314.15 Damp or Wet Locations.​*​​​​In damp or wet locations,
boxes, conduit bodies, and fittings shall be placed or
equipped so as to prevent moisture from entering or accumulating​
within the box, conduit body, or fitting. Boxes,

conduit bodies, and fittings installed in wet locations shall
be listed for use in wet locations.​Informational Note No. 1: For boxes in floors, see
314.27(B).
Informational Note No. 2: For protection against corrosion,
see 300.6.​* 
*


----------



## Southeast Power (Jan 18, 2009)

Joe,
It really looks like drainage will not be an issue for that enclosure. It looks like an above ground Brooks Box. :thumbsup:
I see no exposed live parts inside.
I think it would be quite a stretch to blame this on the lack of a weep hole.
We see enclosures like this that are rusted out due to the air exchange between the house and the outside air traveling through the conduit.

I don't know what the conditions are there but I can usually find the exact enclosure, on the exact street with one rusted out like that and one in perfect condition. 
I don't think I have ever considered drilling a drain hole in an enclosure.


----------



## fiddler (Jun 2, 2010)

I don't know about the areas most of you guys are working in, but a lot of the local municipalities in my area are requiring U&0's for resale. I've been getting a lot of calls for inspections on wxisting services that we're never inspected initially. Also the poco's have been requiring new inspection on any service that has been turned off for more then 6 mths. Taht one would be a fail.


----------



## kf5aeo (Dec 4, 2011)

bottomless panels are very common where i work. you are lucky if the door doesnt either a:fall off the hinges when opened or b: disentigrate compleatly when touched.

Given material:
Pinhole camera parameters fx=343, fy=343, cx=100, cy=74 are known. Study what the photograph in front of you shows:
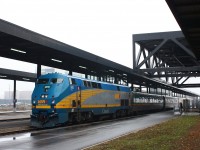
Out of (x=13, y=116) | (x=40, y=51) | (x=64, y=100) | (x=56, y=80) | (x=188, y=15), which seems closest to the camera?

Do this: In the forum thread about enclosures in damp or wet locations, what does Southeast Power say causes some enclosures to rust out?

Answer to the task: Air exchange between the house and the outside air traveling through the conduit.